A proporção não é apenas uma preocupação sobre a composição da obra no espaço, afastando-se de uma potencial fetichização do objecto e do lugar, mas um outro ramo deste sistema de pensamento, que tem como ponto de partida uma metodologia da representação de um objecto tridimensional sobre um plano bidimensional. Porém, a geometria é apenas o alicerce de um processo mais complexo que nos conduz a um embuste. As obras desenvolvem-se como um enunciado em progresso. O acabamento e a escolha dos materiais usados e trabalhados obrigam-nos a uma releitura do valor e do poder que a representação exerce enquanto lugar da memória colectiva.
As três obras expostas têm um elo indissociável: a possibilidade de o observador partilhar o processo de trabalho para além da contemplação das obras. Este dispositivo está presente nas instruções inscritas numa outra obra exposta, Projecto de canto para mesa rectangular (instruções), e indica-nos os passos necessários para realizar a operação a que o objecto original foi sujeito, recolocando-nos na primeira fase do seu processo de trabalho. As instruções expostas permitem ao espectador entrar em contacto com o procedimento usado pelo autor. Este apelo não pretende fornecer um modelo de reprodução ou banalização do método, mas estabelecer uma estreita relação entre o que é público e o que é privado. Esta relação completa-se com a obra caderno meio isométrico, que tem como base um caderno, instrumento que serve para tomar notas ou desenhar.

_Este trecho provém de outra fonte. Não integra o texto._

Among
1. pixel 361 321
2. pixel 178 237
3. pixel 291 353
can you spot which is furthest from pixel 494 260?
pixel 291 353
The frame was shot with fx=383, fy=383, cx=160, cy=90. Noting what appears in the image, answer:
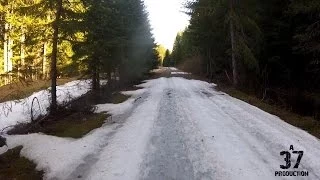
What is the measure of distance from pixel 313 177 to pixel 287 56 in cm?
2265

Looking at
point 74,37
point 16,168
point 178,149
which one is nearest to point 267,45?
point 74,37

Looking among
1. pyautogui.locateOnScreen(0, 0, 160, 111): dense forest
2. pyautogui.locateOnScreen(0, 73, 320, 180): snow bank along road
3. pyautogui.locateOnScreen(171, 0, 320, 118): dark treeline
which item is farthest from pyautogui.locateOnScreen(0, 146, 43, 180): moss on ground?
pyautogui.locateOnScreen(171, 0, 320, 118): dark treeline

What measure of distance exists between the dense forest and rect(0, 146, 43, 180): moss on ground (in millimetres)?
2057

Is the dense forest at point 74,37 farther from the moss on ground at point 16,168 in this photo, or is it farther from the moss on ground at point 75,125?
the moss on ground at point 16,168

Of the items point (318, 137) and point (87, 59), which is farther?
point (87, 59)

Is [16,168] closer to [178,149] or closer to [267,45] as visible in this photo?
[178,149]

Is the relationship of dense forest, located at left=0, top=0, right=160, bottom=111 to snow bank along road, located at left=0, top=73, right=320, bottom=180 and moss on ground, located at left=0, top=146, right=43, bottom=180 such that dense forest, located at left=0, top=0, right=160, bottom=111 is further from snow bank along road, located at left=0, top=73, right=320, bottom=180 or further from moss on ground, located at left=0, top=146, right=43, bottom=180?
snow bank along road, located at left=0, top=73, right=320, bottom=180

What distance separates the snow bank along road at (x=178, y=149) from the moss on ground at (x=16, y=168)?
20 centimetres

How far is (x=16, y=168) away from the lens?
29.6 feet

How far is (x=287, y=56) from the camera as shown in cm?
2875

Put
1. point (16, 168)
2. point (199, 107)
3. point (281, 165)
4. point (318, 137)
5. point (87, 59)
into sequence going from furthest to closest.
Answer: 1. point (87, 59)
2. point (199, 107)
3. point (318, 137)
4. point (16, 168)
5. point (281, 165)

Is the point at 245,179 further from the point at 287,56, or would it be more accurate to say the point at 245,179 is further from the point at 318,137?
the point at 287,56

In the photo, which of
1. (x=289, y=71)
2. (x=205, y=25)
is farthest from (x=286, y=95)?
(x=205, y=25)

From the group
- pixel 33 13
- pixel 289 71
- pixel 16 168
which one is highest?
pixel 33 13
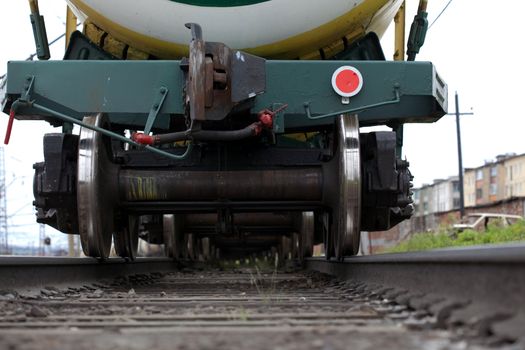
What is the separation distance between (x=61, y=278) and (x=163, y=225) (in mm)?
3205

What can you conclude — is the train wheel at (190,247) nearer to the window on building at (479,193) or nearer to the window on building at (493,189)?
the window on building at (493,189)

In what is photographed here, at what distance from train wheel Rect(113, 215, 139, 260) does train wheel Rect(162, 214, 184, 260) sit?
142cm

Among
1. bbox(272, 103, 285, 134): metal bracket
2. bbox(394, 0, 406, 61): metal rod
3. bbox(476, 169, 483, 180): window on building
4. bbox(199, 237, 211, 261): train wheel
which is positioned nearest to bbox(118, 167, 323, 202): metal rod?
bbox(272, 103, 285, 134): metal bracket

Esta obra, concebida pelo autor e reproduzida em tipografia, é disponibilizada para o público, transitando assim para o universo individual e privado. A diferença deste caderno está na predeterminação que o artista introduz, reconfigurando também a sua função original. O miolo tem uma grelha impressa e que, contrariamente ao expectável, é uma trama isométrica que se dispõe para a escrita, o desenho ou apenas para o olhar. Caberá a cada um individualmente descobrir a necessidade de transgredir essa grelha usando o caderno, de acrescentar a esse desenho, reproduzido simetricamente em todas as páginas, o seu registo pessoal.
Neste projecto expositivo, o desenho é um processo que se distende no tempo e que não compreende exclusivamente uma prática gestual como registo visível. Redesenhar não é um mero ponto de partida, mas uma acção desconstrutiva e partilhada que transforma e reposiciona os códigos e metodologias apreendidos.